Data to process:
=== Begin Enclosure ===

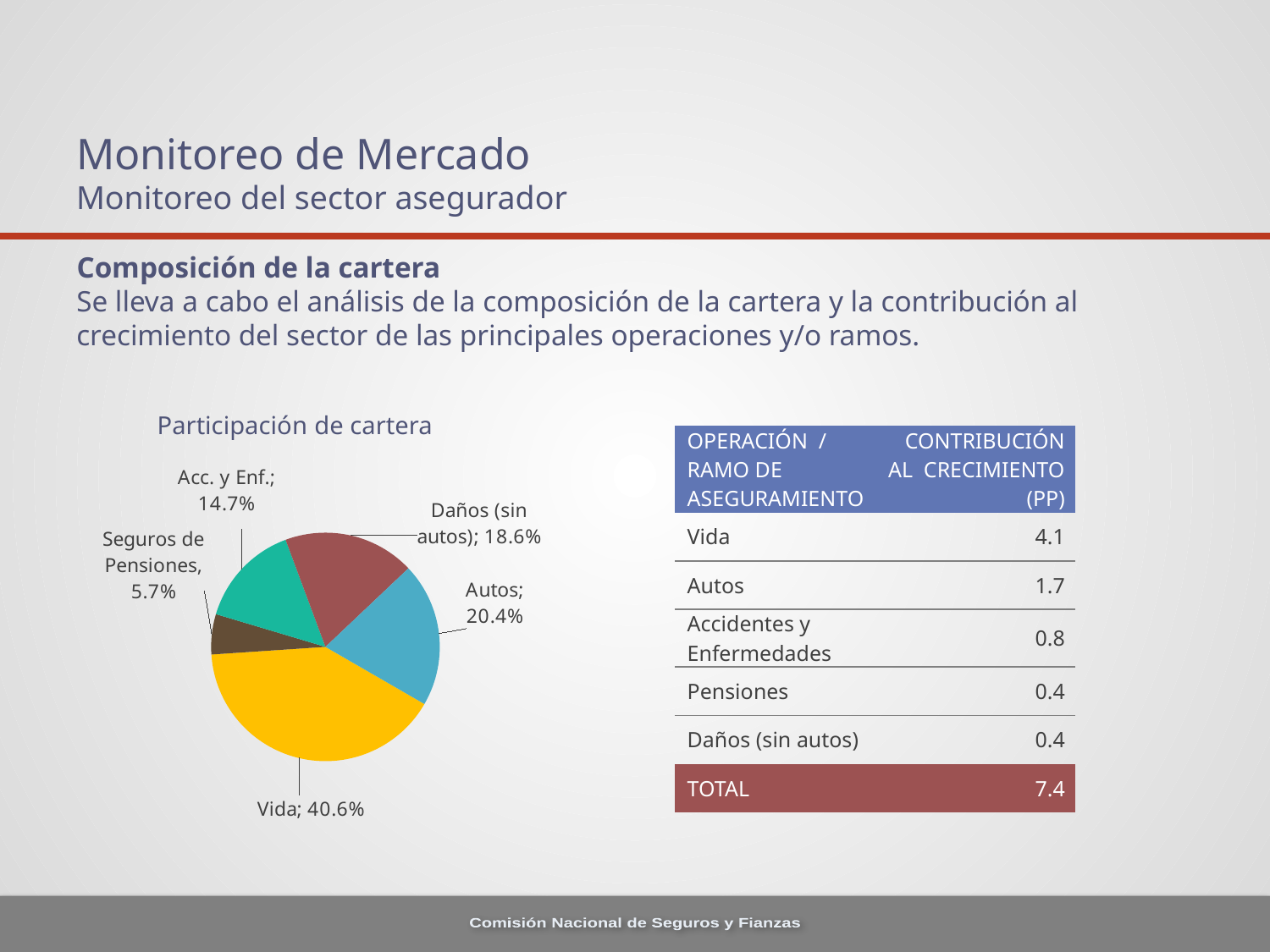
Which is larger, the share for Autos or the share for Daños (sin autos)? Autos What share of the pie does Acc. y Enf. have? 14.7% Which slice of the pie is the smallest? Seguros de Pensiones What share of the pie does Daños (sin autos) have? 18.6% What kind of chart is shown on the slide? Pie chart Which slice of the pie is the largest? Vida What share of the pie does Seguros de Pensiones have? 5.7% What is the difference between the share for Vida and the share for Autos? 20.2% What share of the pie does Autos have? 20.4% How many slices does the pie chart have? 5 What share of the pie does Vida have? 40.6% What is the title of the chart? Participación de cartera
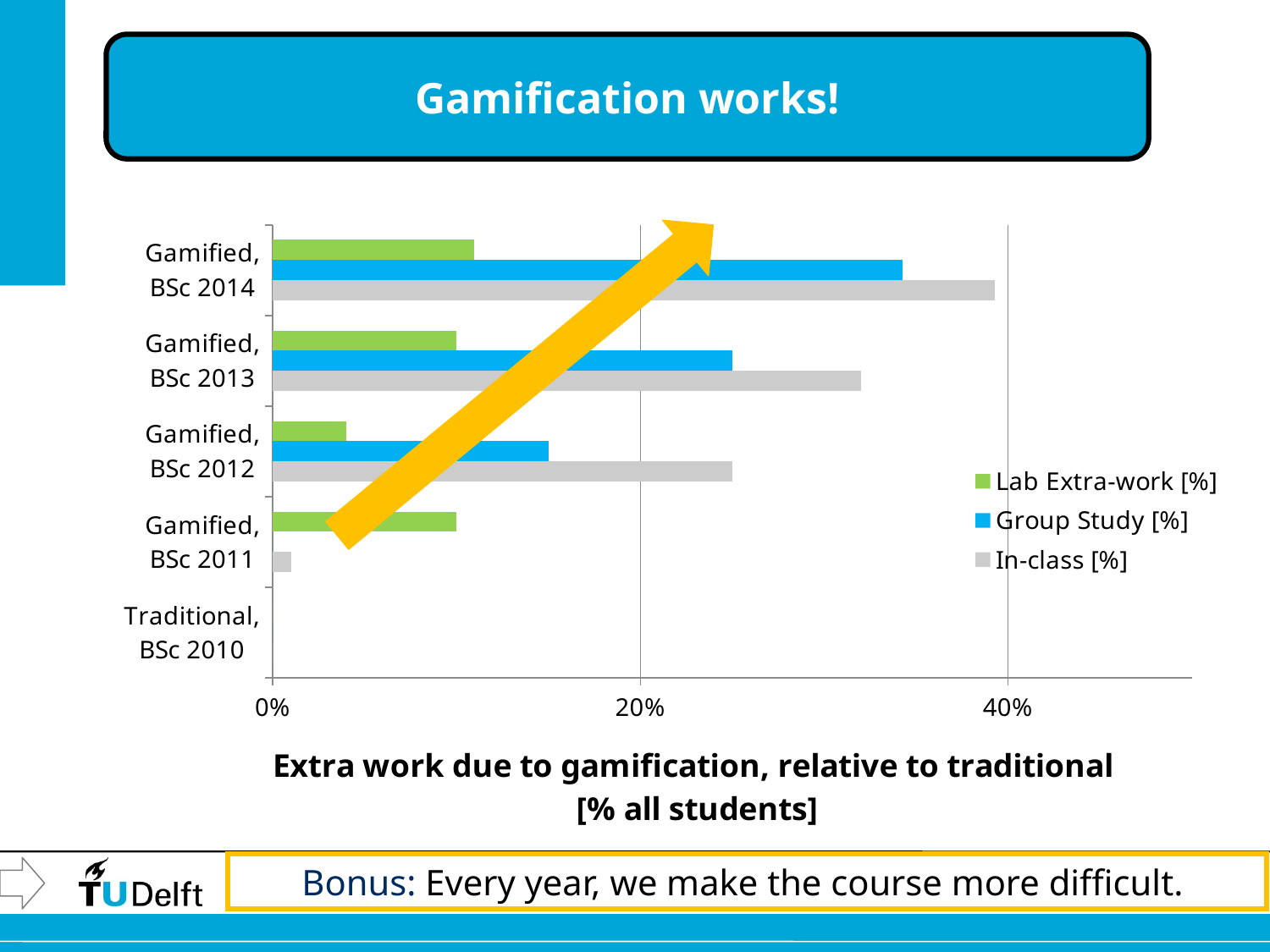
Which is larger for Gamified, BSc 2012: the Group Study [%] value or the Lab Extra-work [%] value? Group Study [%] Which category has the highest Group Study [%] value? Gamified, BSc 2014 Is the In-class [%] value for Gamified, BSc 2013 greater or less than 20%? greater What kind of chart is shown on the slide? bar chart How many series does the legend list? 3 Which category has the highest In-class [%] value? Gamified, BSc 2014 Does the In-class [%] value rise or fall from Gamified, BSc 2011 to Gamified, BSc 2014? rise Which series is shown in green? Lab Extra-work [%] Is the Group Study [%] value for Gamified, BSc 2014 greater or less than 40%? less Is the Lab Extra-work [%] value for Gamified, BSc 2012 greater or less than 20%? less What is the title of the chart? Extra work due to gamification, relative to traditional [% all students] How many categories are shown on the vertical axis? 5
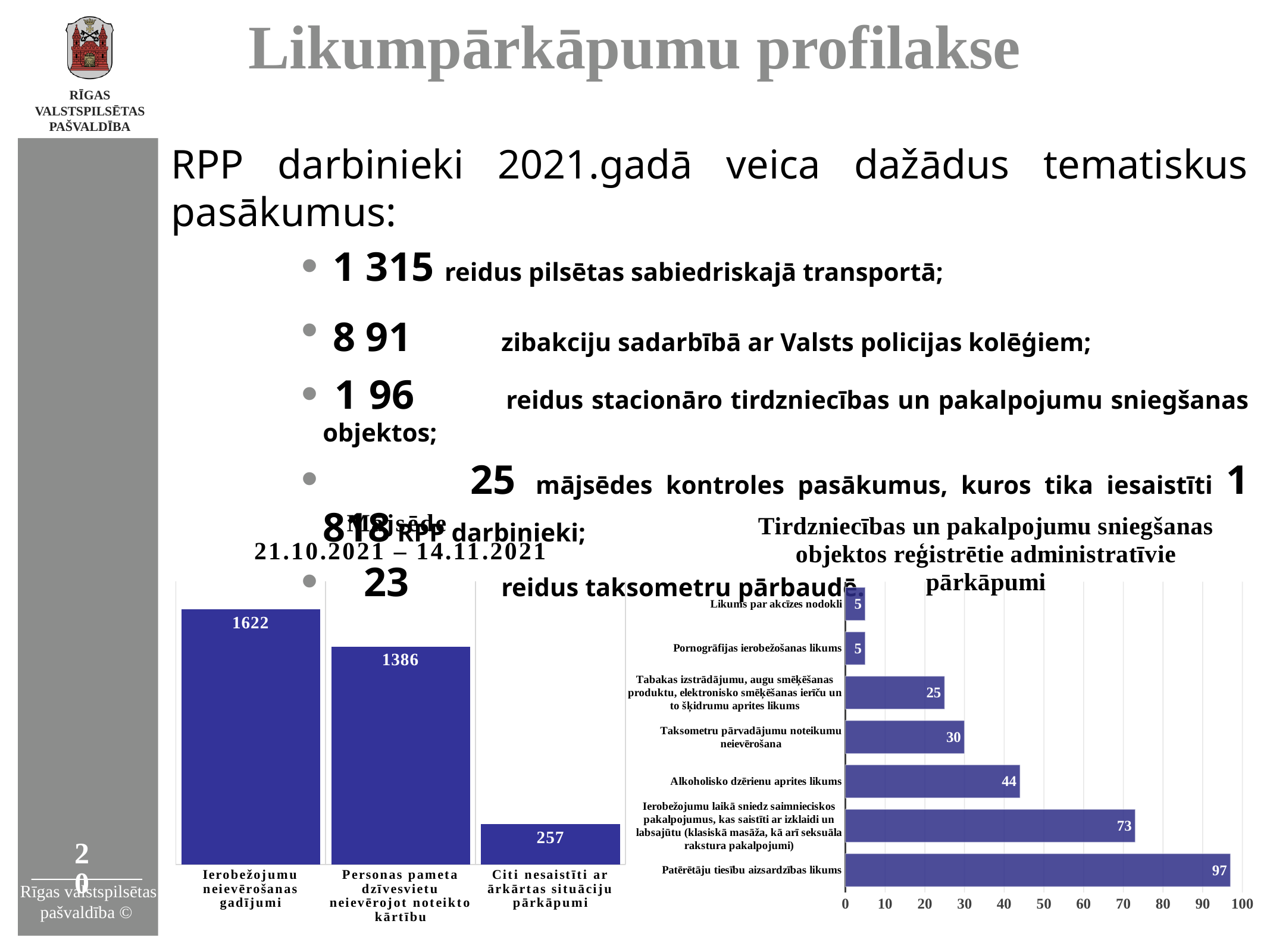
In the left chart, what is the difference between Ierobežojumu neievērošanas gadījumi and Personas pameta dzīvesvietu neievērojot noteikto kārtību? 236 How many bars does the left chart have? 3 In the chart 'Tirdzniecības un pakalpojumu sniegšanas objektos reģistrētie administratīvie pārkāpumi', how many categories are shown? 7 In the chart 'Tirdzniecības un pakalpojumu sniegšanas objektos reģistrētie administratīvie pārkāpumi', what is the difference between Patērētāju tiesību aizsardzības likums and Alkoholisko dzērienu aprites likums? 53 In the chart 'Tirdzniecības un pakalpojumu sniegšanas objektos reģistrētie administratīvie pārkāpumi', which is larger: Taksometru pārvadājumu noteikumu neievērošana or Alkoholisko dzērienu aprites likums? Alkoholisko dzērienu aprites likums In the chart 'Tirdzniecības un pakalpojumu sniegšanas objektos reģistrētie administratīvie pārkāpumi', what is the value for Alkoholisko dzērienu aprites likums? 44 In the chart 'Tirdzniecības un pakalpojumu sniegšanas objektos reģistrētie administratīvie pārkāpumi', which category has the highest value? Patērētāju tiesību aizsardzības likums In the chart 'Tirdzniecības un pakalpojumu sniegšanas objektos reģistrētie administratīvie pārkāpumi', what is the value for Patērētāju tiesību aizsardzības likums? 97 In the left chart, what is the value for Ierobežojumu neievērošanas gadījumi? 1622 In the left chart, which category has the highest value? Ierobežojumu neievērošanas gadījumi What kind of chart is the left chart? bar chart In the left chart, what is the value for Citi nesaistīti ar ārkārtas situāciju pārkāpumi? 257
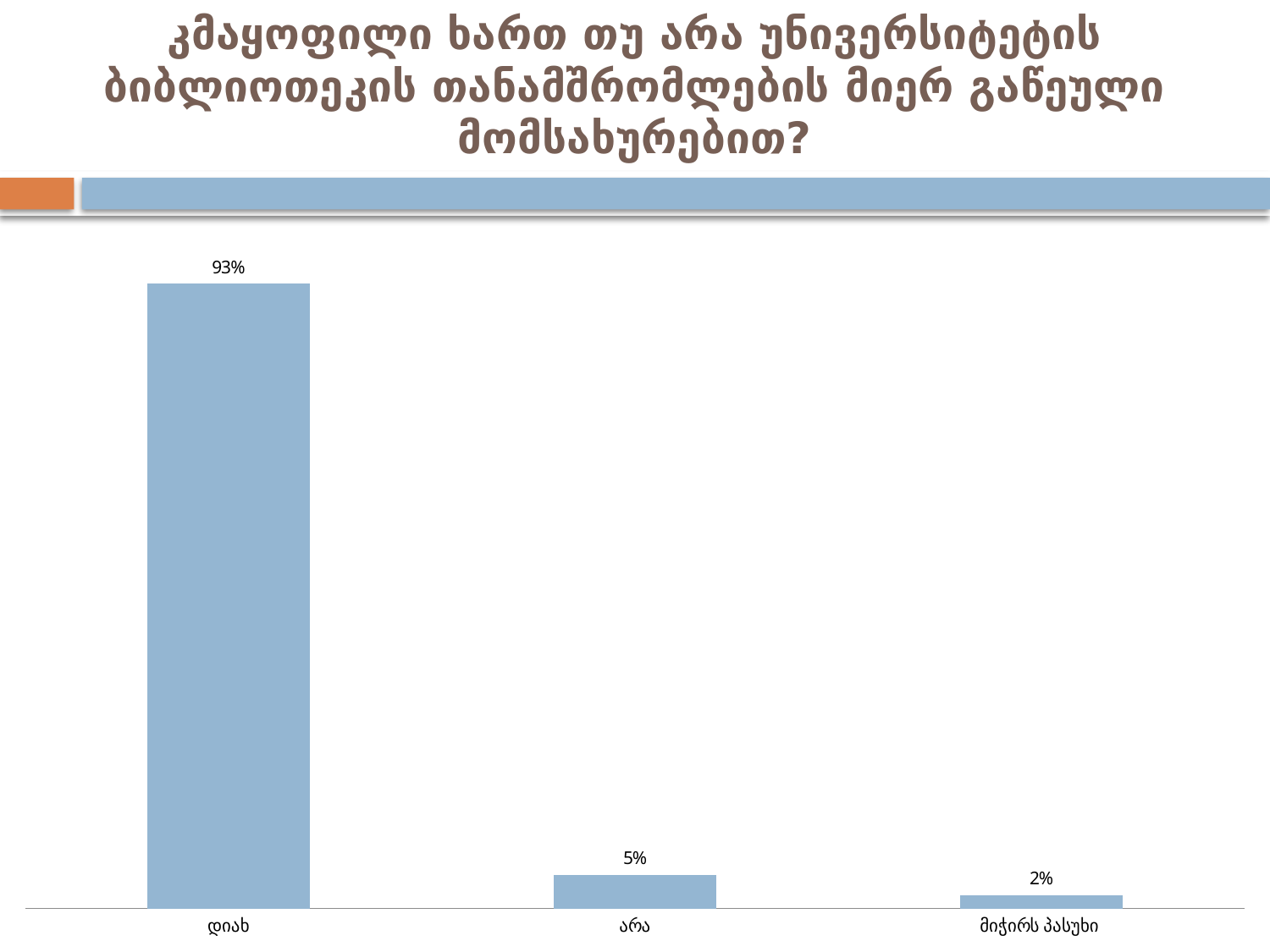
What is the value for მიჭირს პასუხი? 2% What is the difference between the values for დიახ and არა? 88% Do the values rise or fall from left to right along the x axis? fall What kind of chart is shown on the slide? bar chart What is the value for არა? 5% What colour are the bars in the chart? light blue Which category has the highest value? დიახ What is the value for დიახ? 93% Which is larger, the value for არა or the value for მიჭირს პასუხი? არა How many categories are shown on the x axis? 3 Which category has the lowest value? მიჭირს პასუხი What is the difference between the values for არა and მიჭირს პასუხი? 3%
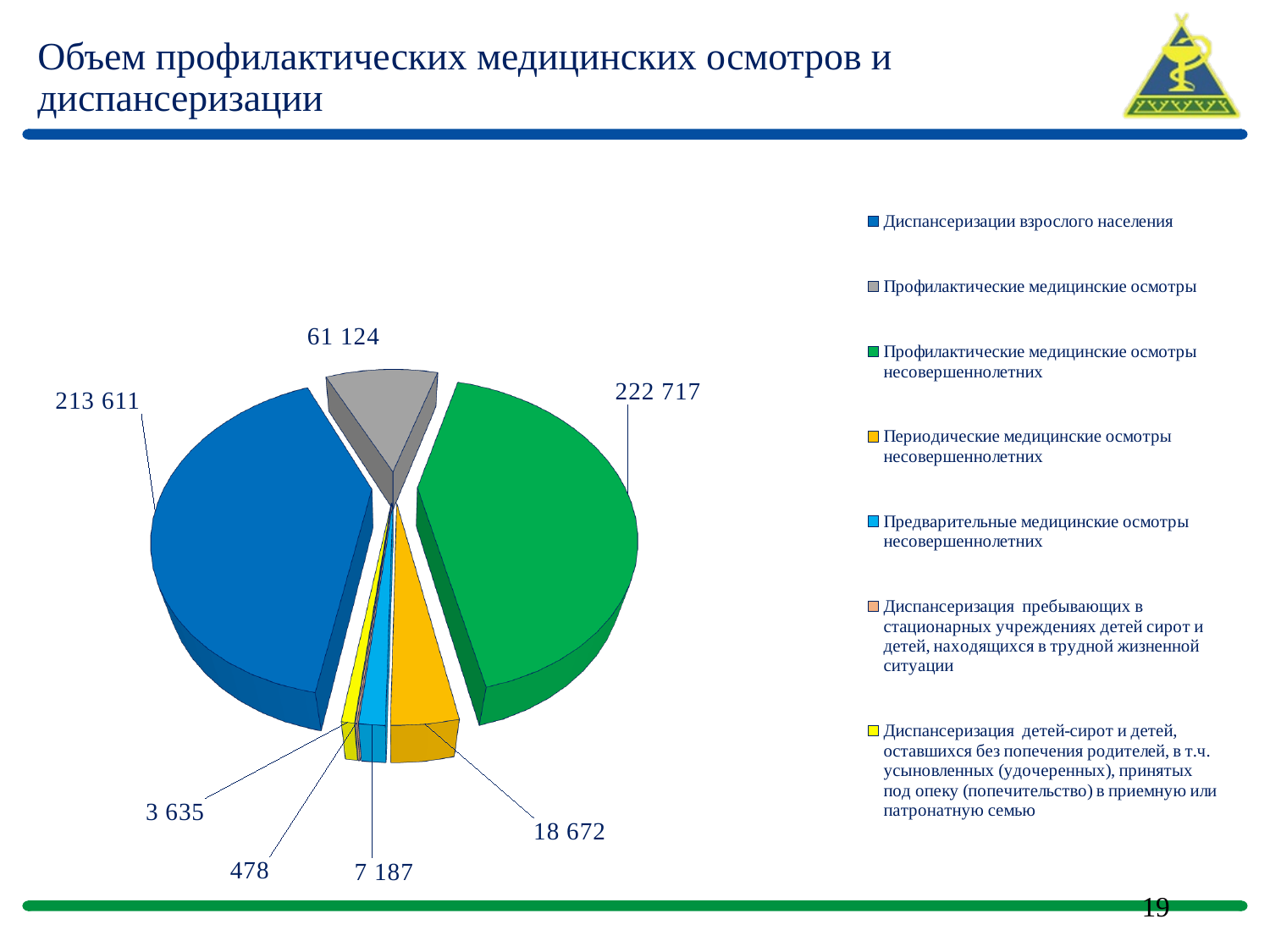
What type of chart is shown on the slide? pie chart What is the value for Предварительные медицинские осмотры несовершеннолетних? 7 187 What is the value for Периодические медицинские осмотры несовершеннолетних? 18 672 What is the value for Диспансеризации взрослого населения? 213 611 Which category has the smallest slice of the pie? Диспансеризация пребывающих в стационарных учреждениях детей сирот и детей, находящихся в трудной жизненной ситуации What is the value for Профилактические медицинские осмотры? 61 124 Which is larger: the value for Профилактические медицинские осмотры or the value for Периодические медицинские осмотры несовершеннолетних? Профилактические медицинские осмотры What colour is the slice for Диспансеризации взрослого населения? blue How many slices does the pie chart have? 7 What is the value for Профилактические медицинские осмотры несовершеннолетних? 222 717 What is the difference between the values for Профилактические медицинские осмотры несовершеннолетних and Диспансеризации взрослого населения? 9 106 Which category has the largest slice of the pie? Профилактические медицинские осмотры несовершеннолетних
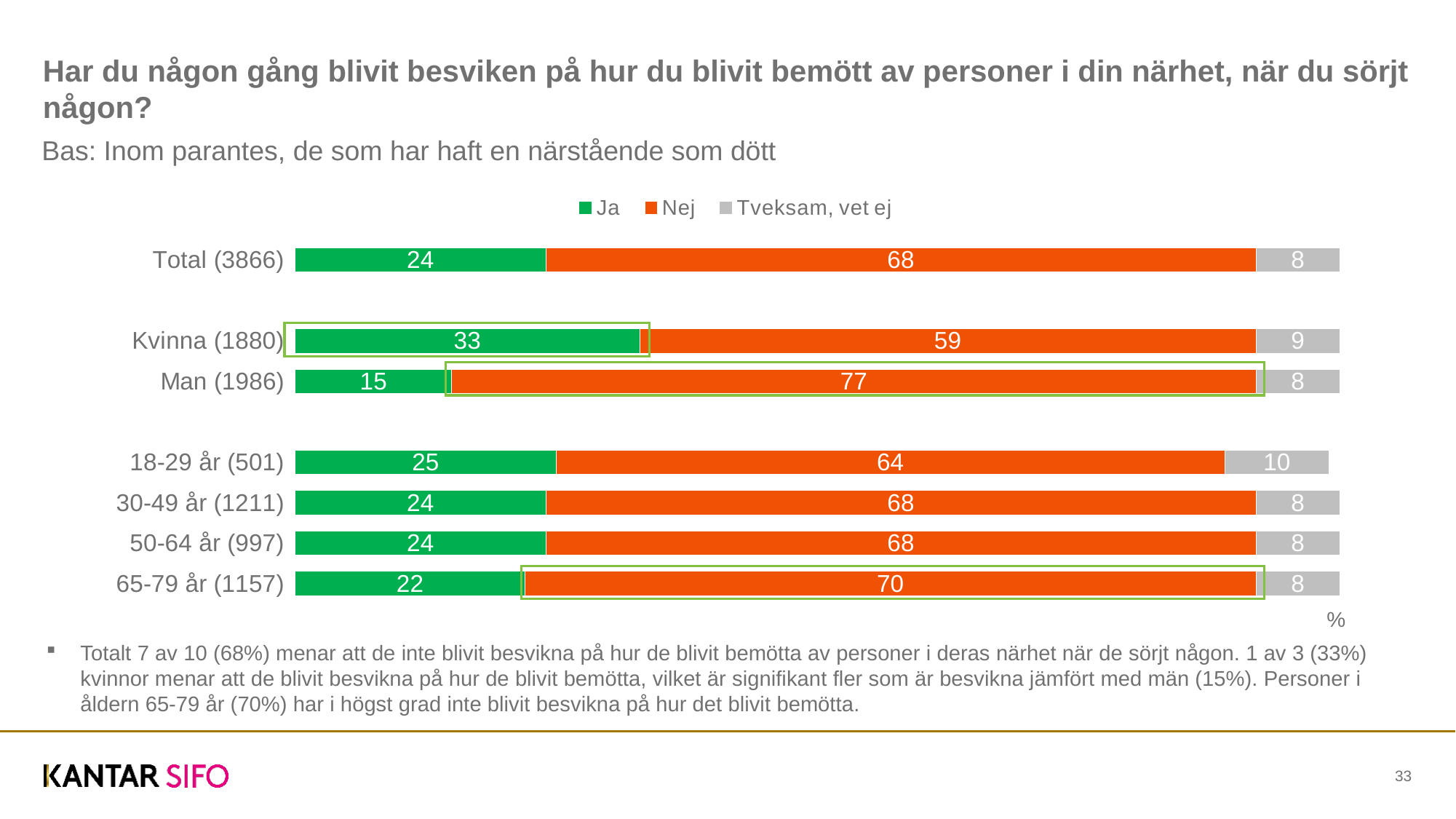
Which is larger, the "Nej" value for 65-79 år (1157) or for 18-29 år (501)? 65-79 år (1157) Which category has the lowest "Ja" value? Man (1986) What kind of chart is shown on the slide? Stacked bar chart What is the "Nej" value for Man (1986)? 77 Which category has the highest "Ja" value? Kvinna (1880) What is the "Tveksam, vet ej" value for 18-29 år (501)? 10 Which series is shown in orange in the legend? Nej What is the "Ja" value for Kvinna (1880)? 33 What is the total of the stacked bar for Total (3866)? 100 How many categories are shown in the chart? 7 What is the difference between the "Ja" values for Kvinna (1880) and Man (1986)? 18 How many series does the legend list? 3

=== End Enclosure ===

Problem details: Convert every one of the records above into a numbered list, one line per item, skipping blank lines. Leave out the picture lines.

Reply:
1. Which is larger, the share for Autos or the share for Daños (sin autos)? Autos What share of the pie does Acc. y Enf. have? 14.7% Which slice of the pie is the smallest? Seguros de Pensiones What share of the pie does Daños (sin autos) have? 18.6% What kind of chart is shown on the slide? Pie chart Which slice of the pie is the largest? Vida What share of the pie does Seguros de Pensiones have? 5.7% What is the difference between the share for Vida and the share for Autos? 20.2% What share of the pie does Autos have? 20.4% How many slices does the pie chart have? 5 What share of the pie does Vida have? 40.6% What is the title of the chart? Participación de cartera
2. Which is larger for Gamified, BSc 2012: the Group Study [%] value or the Lab Extra-work [%] value? Group Study [%] Which category has the highest Group Study [%] value? Gamified, BSc 2014 Is the In-class [%] value for Gamified, BSc 2013 greater or less than 20%? greater What kind of chart is shown on the slide? bar chart How many series does the legend list? 3 Which category has the highest In-class [%] value? Gamified, BSc 2014 Does the In-class [%] value rise or fall from Gamified, BSc 2011 to Gamified, BSc 2014? rise Which series is shown in green? Lab Extra-work [%] Is the Group Study [%] value for Gamified, BSc 2014 greater or less than 40%? less Is the Lab Extra-work [%] value for Gamified, BSc 2012 greater or less than 20%? less What is the title of the chart? Extra work due to gamification, relative to traditional [% all students] How many categories are shown on the vertical axis? 5
3. In the left chart, what is the difference between Ierobežojumu neievērošanas gadījumi and Personas pameta dzīvesvietu neievērojot noteikto kārtību? 236 How many bars does the left chart have? 3 In the chart 'Tirdzniecības un pakalpojumu sniegšanas objektos reģistrētie administratīvie pārkāpumi', how many categories are shown? 7 In the chart 'Tirdzniecības un pakalpojumu sniegšanas objektos reģistrētie administratīvie pārkāpumi', what is the difference between Patērētāju tiesību aizsardzības likums and Alkoholisko dzērienu aprites likums? 53 In the chart 'Tirdzniecības un pakalpojumu sniegšanas objektos reģistrētie administratīvie pārkāpumi', which is larger: Taksometru pārvadājumu noteikumu neievērošana or Alkoholisko dzērienu aprites likums? Alkoholisko dzērienu aprites likums In the chart 'Tirdzniecības un pakalpojumu sniegšanas objektos reģistrētie administratīvie pārkāpumi', what is the value for Alkoholisko dzērienu aprites likums? 44 In the chart 'Tirdzniecības un pakalpojumu sniegšanas objektos reģistrētie administratīvie pārkāpumi', which category has the highest value? Patērētāju tiesību aizsardzības likums In the chart 'Tirdzniecības un pakalpojumu sniegšanas objektos reģistrētie administratīvie pārkāpumi', what is the value for Patērētāju tiesību aizsardzības likums? 97 In the left chart, what is the value for Ierobežojumu neievērošanas gadījumi? 1622 In the left chart, which category has the highest value? Ierobežojumu neievērošanas gadījumi What kind of chart is the left chart? bar chart In the left chart, what is the value for Citi nesaistīti ar ārkārtas situāciju pārkāpumi? 257
4. What is the value for მიჭირს პასუხი? 2% What is the difference between the values for დიახ and არა? 88% Do the values rise or fall from left to right along the x axis? fall What kind of chart is shown on the slide? bar chart What is the value for არა? 5% What colour are the bars in the chart? light blue Which category has the highest value? დიახ What is the value for დიახ? 93% Which is larger, the value for არა or the value for მიჭირს პასუხი? არა How many categories are shown on the x axis? 3 Which category has the lowest value? მიჭირს პასუხი What is the difference between the values for არა and მიჭირს პასუხი? 3%
5. What type of chart is shown on the slide? pie chart What is the value for Предварительные медицинские осмотры несовершеннолетних? 7 187 What is the value for Периодические медицинские осмотры несовершеннолетних? 18 672 What is the value for Диспансеризации взрослого населения? 213 611 Which category has the smallest slice of the pie? Диспансеризация пребывающих в стационарных учреждениях детей сирот и детей, находящихся в трудной жизненной ситуации What is the value for Профилактические медицинские осмотры? 61 124 Which is larger: the value for Профилактические медицинские осмотры or the value for Периодические медицинские осмотры несовершеннолетних? Профилактические медицинские осмотры What colour is the slice for Диспансеризации взрослого населения? blue How many slices does the pie chart have? 7 What is the value for Профилактические медицинские осмотры несовершеннолетних? 222 717 What is the difference between the values for Профилактические медицинские осмотры несовершеннолетних and Диспансеризации взрослого населения? 9 106 Which category has the largest slice of the pie? Профилактические медицинские осмотры несовершеннолетних
6. Which is larger, the "Nej" value for 65-79 år (1157) or for 18-29 år (501)? 65-79 år (1157) Which category has the lowest "Ja" value? Man (1986) What kind of chart is shown on the slide? Stacked bar chart What is the "Nej" value for Man (1986)? 77 Which category has the highest "Ja" value? Kvinna (1880) What is the "Tveksam, vet ej" value for 18-29 år (501)? 10 Which series is shown in orange in the legend? Nej What is the "Ja" value for Kvinna (1880)? 33 What is the total of the stacked bar for Total (3866)? 100 How many categories are shown in the chart? 7 What is the difference between the "Ja" values for Kvinna (1880) and Man (1986)? 18 How many series does the legend list? 3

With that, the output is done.